Abstract 2457: Left Ventricular Assist Device Therapy with the HeartMate II Continuous Flow Rotary Pump as a Bridge to Heart Transplantation
Background: The HeartMate (HM) II continuous flow rotary pump represents a new generation of implantable left ventricular assist device (LVAD) that has recently completed clinical evaluation in an FDA-approved study for bridge to transplantation (BTT). Through a continued access protocol (CAP), an additional cohort of patients has undergone implantation of the HMI II device. We report on a comparative analysis of outcomes from both the primary and CAP cohorts.
Methods: In a prospective, multi-center study, 297 patients with refractory heart failure and on intravenous inotrope therapy underwent implantation of the HM II to evaluate safety and efficacy as a BTT (n=133 patients-primary study cohort; n=164 patients-CAP; 61 patients in the CAP cohort completed 6 mo followup).

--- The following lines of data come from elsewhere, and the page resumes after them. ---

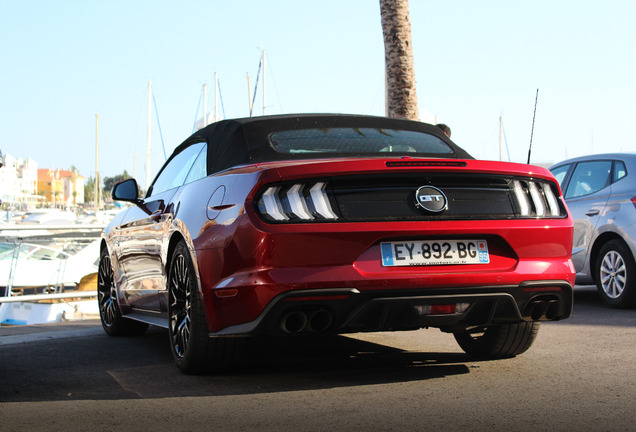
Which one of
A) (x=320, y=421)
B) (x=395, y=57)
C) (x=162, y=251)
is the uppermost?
(x=395, y=57)

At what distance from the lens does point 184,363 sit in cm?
512

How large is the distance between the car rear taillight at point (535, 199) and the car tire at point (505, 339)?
91 cm

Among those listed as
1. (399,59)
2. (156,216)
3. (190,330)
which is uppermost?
(399,59)

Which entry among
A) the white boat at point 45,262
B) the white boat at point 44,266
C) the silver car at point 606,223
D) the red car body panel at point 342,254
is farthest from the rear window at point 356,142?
the white boat at point 44,266

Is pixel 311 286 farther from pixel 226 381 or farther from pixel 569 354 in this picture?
pixel 569 354

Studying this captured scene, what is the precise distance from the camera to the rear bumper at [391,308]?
171 inches

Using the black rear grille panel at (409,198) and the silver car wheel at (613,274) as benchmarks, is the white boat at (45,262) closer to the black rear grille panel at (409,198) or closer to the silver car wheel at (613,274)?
the silver car wheel at (613,274)

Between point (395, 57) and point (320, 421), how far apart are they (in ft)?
35.6

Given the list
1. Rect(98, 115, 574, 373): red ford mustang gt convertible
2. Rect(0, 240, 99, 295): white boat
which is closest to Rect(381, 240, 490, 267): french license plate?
Rect(98, 115, 574, 373): red ford mustang gt convertible

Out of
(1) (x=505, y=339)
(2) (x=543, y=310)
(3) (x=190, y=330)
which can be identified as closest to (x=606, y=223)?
(1) (x=505, y=339)

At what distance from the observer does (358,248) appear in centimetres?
440

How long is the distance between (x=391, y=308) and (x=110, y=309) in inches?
150

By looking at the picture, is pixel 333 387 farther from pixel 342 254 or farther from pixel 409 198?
pixel 409 198

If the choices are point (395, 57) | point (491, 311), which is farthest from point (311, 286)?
point (395, 57)
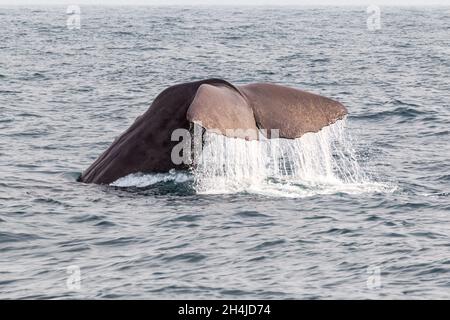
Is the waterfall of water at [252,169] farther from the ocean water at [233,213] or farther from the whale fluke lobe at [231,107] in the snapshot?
the whale fluke lobe at [231,107]

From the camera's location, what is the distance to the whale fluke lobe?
1217 cm

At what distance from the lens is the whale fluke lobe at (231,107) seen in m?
12.2

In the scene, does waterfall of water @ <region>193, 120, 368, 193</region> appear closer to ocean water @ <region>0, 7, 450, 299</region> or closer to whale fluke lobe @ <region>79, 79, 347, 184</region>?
ocean water @ <region>0, 7, 450, 299</region>

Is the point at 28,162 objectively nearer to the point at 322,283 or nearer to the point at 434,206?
the point at 434,206

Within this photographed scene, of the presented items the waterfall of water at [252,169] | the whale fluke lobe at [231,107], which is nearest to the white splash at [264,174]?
the waterfall of water at [252,169]

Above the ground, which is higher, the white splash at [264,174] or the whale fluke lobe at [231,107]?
the whale fluke lobe at [231,107]

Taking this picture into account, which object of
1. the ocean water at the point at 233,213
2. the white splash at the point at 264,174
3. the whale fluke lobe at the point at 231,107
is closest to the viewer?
the ocean water at the point at 233,213

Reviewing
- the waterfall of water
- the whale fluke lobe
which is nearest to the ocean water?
the waterfall of water

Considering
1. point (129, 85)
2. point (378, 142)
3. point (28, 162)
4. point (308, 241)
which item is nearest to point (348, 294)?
point (308, 241)

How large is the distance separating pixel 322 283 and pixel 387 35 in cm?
4014

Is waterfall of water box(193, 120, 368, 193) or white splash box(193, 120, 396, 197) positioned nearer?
waterfall of water box(193, 120, 368, 193)

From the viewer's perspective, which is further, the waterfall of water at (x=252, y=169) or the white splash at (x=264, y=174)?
the white splash at (x=264, y=174)

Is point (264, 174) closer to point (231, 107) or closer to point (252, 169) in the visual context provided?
point (252, 169)

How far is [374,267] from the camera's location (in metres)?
10.8
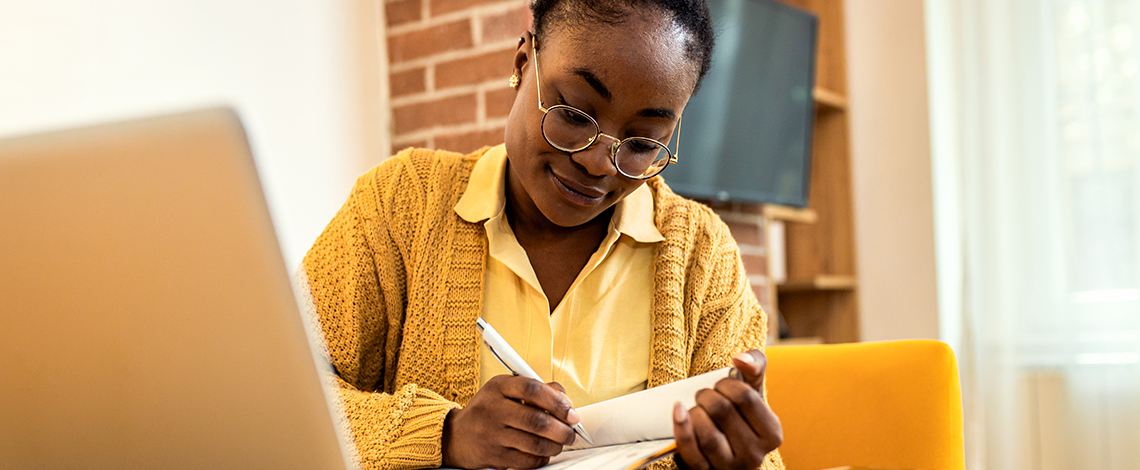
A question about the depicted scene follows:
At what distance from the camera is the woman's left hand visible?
0.67m

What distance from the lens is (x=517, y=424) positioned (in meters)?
0.69

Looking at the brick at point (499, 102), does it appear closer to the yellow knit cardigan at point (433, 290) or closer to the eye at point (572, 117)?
the yellow knit cardigan at point (433, 290)

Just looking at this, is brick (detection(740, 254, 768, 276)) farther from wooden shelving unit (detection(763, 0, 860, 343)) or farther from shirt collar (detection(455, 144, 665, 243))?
shirt collar (detection(455, 144, 665, 243))

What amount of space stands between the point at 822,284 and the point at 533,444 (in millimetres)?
2229

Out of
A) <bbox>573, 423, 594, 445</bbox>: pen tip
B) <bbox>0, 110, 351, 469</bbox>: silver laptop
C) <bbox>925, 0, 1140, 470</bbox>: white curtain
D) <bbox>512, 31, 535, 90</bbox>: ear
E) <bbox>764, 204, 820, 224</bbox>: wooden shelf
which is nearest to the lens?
<bbox>0, 110, 351, 469</bbox>: silver laptop

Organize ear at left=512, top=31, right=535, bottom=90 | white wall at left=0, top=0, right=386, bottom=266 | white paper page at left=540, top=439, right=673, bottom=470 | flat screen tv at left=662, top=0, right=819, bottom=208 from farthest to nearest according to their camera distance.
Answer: flat screen tv at left=662, top=0, right=819, bottom=208
white wall at left=0, top=0, right=386, bottom=266
ear at left=512, top=31, right=535, bottom=90
white paper page at left=540, top=439, right=673, bottom=470

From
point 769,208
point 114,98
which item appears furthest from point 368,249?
point 769,208

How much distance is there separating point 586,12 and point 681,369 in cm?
41

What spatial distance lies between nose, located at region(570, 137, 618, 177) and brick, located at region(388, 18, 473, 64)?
3.52 feet

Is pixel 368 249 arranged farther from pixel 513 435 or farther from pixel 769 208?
pixel 769 208

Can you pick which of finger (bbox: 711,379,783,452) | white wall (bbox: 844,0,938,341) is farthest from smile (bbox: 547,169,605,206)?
white wall (bbox: 844,0,938,341)

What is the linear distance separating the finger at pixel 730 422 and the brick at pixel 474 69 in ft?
4.01

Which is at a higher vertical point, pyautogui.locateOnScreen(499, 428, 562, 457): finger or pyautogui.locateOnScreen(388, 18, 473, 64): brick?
pyautogui.locateOnScreen(388, 18, 473, 64): brick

Results: Baseline demographics, hemodynamics, renal and hepatic function were not significant between groups (Table 1⇓). Number of patients with positive outcomes at 6 mo (transplant, cardiac recovery, alive on LVAD) were similar between cohorts (79% vs 80%). HM II therapy improved 6 minute walk distance at 3 month followup (by 250±232 m vs 226±180 m), and quality of life (Minnesota Living with Heart Failure; by 37% vs. 41%) to similar degrees for each cohort. The incidence of significant adverse events (pump replacements, 5 vs. 1; postoperative bleeding requiring surgery, 31% vs 23%; ischemic and hemorrhagic stroke, 8.0% vs 9.8%; need for RVAD, 4% vs 8%) were not significant between groups.
Conclusions: Outcomes from patients implanted with the HMII device during CAP were similar to outcomes of patients implanted in the primary cohort. These analyses validate the original findings regarding efficacy and risk profile of the HM II continuous flow LVAD in this patient population as a BTT.